» **Trecho selecionado**:
Embora as medidas do ajuste tenham saído de um laboratório econômico conservador, e sem dúvida nenhuma estariam sendo aplicadas com rigor ainda maior caso Aécio Neves tivesse sido vitorioso em 2014 — eram as célebres “medidas impopulares” que não foi possível esconder na campanha — a acusação do líder tucano não reflete “populismo, pequenez,” como diria um de nossos colunistas.

Partindo de onde vem, referências desse tipo só têm valor se o ponto de partida é uma autocrítica histórica. Os gastos sociais do período Lula-Dilma cresceram 50% em relação à gestão Fernando Henrique Cardoso, passando de R$ 11,2 bilhões anuais para R$ 16,8 bi. A taxa média de juros, que ficou em 33% no primeiro mandato de FHC, manteve-se em 9,8% nos primeiros quatro anos de Dilma e, apesar de altas recentes, está longe, muito longe mesmo, da média tucana.
O conflito permanente entre teoria e prática constitui um elemento consistente da cultura e da política conservadora, neste Brasil das ideias fora do lugar, como observou o professor Roberto Schwartz num ensaio famoso, onde registrava o drama de liberais brasileiros que eram europeus e modernos até a medula — mas capazes de conviver alegremente com a escravidão brasileira até o fim do século XIX.
Este comportamento envolve um drama de origem da oposição, que enfrenta uma dificuldade essencial para oferecer propostas políticas dirigidas a melhorar o bem-estar da maioria da população.

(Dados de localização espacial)
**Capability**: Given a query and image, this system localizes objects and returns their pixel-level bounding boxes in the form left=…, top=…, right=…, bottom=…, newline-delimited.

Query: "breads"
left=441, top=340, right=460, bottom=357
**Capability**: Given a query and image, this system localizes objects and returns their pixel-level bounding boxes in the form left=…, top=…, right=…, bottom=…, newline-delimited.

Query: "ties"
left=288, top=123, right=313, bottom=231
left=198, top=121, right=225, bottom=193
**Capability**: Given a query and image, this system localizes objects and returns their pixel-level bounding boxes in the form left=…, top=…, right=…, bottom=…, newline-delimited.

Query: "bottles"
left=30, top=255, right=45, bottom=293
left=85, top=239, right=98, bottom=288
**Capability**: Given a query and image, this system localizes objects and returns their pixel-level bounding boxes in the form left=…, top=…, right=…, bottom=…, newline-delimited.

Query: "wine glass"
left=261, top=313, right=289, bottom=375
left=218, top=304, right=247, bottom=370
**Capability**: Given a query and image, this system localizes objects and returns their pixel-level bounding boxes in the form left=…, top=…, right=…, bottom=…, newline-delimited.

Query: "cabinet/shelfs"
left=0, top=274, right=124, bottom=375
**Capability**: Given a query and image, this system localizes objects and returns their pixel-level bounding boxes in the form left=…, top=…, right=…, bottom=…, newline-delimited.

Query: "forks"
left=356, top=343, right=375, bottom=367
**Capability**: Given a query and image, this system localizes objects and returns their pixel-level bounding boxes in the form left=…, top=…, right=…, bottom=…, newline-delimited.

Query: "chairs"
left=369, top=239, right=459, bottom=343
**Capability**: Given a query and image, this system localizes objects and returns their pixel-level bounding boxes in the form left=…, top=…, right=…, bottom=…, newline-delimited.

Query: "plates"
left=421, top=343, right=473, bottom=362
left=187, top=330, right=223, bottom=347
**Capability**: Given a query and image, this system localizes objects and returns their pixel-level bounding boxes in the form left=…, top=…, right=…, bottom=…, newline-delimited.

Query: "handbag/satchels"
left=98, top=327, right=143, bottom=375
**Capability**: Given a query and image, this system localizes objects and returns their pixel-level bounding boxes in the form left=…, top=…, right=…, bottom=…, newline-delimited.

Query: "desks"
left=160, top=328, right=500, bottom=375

» **Questões a responder**:
- A) Transcreva fielmente o trecho do texto sobre o ajuste econômico entre "Este comportamento envolve" e "maioria da população.", inclusive.
- B) Dê continuidade ao texto sobre o ajuste econômico a partir do ponto em que ele termina.
Os registros não têm relação com o texto sobre o ajuste econômico.

» **Respostas da atividade**:
- A)
Este comportamento envolve um drama de origem da oposição, que enfrenta uma dificuldade essencial para oferecer propostas políticas dirigidas a melhorar o bem-estar da maioria da população.

- B)
Seu único programa real consiste em desmanchar direitos e desfazer benefícios conquistados ao longo dos anos. Num país desigual como o Brasil, onde sobrevivem carências gigantescas, apesar do progresso relativo em anos recentes, a ideologia do mercado capitalista é uma utopia muito mais difícil do que em outros lugares — como se comprovou toda vez que se tentou, por exemplo, questionar o Bolsa-Família, a lei do Salário Mínimo, e, especialmente, a Consolidação das Leis do Trabalho, experiência amarga enfrentada nos dias de hoje pelos profetas da terceirização ampla, geral e irrestrita.
Embora copie, cada vez mais, o discurso do Partido Republicano norte-americano, a oposição brasileira não possui um Abraham Lincoln em sua árvore genealógica e jamais poderá reivindicar uma luta comparável a qualquer coisa que lembre a abolição da escravatura.
Com frágeis compromissos com a democracia, guarda um armário recheado de esqueletos golpistas, que de vez em quando aparecem sob a luz do dia. Quando fala em reforma política, pretende questionar a soberania popular, aprofundar a força do poder econômico, e não ampliar as prerrogativas do cidadão comum. Se promete combater a impunidade e a corrupção, o compromisso é perseguir adversários, sempre seletivamente, poupando e reforçando amigos e aliados. A liberdade de expressão é para fazer aquilo que nós podemos ler todos os dias nos jornais e assistir na TV.
(Imagine, só para exercitar os neurônios, em qual cemitério estaria enterrado qualquer partido político brasileiro — e qualquer outro partido do mundo — se tivesse sido submetido, durante um ano, ao massacre midiático que o Partido dos Trabalhadores enfrenta desde a década inaugurada pelas denúncias da AP 470.)

E é assim que chegamos à situação brasileira atual. Não é para fazer escândalo.
Num fenômeno que tem causas internas reais mas nem de longe pode ser desligado de uma ofensiva permanente que tem como meta a destruição do Partido dos Trabalhadores vivemos o momento dos partidos-abutre, dos políticos-abutre. São uma versão política de criaturas muito comuns no mercado financeiro, onde adquirem papéis de empresas à beira da morte, pagando um nada por ações que podem se transformar num tesouro. A Argentina é ameaçada hoje por um fundo assim. As Organizações Globo se encontravam na mesma situação na década passada. Seu universo é especulação, seu alimento é carniça, seu hálito é de morte.

Deu para entender a discussão, certo?